Hey, I'm fixing to head to LNC, but before I go, I want to add something to this train of thought. Sometimes we all make decisions that require tough love. Those are the hardest ones to make and the ones we keep coming back to along our entire lives! The decision to place Mom and Dad required that same tough love. They could NOT do it be themselves and could NOT do it with someone there 24 hours either. They were not getting the care they deserves and needed---that the tough love part. We didn't 'throw them away' and 'put them somewhere that was easy'---that's one of the hardest things I've ever had to do. It's still hard---not because I second guess the decision---that's not it at all---not one bit. It's hard because IF I had my 'druthers---this is not how their lives would have wound up.
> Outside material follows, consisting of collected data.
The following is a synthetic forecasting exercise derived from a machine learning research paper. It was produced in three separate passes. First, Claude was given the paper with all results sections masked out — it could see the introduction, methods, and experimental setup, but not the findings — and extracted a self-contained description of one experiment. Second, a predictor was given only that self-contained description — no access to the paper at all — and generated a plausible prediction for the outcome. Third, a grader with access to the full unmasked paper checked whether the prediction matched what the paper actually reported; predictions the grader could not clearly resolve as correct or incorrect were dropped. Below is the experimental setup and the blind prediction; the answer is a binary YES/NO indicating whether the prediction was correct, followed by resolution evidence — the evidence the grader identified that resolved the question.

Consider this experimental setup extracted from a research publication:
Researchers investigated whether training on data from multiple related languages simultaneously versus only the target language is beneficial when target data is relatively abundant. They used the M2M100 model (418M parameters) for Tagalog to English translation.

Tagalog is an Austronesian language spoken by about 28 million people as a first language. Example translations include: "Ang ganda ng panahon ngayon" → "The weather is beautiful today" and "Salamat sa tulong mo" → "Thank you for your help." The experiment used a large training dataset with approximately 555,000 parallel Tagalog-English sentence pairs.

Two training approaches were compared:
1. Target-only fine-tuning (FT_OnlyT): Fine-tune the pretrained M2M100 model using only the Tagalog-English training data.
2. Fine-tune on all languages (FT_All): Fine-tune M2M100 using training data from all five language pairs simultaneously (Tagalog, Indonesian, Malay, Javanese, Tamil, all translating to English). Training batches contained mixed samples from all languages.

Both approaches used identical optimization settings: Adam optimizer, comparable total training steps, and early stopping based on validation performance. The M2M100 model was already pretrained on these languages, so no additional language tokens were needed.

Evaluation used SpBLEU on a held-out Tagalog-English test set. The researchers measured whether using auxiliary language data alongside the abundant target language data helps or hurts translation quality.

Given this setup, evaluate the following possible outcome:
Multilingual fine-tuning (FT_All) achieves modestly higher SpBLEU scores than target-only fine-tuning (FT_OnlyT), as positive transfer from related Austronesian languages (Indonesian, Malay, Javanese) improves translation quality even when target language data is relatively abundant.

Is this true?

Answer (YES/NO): NO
We have prolonged their lives---I have no doubt. I used to dread everyday going over there because I was SURE I'd walk in one day and find one or both of them dead! That's not being loving letting them live in that type of setting! I mean, if I'm to that point---do SOMETHING----don't leave me there to an act of fate or malice or accident to let me lay for possibly hours in pain and fear!!! Not loving to do that! I'm sorry, but loving them as we do required some tough decisions on our part. After that, it requires continued caring---being their eyes, ears, advocates----we haven't abandoned them---we're tried to be sure they're cared for in an humane way! Something eventually happens to all of us--it's life. Do we like it? I think NOT, but it's going to happen regardless of how well WE plan and scheme and think! We can't control everything---you know I'd love to with my OCD as Judy says, but we can't! The circimstances that led to Mom and Dad going to LNC were out of our hands. We TRIED, and TRIED, and TRIED! It's just hard. Love you all, Jeanie Ok, my spell check isn't working so I'm going to apologize for any and all errors of that type! Sorry! LOL!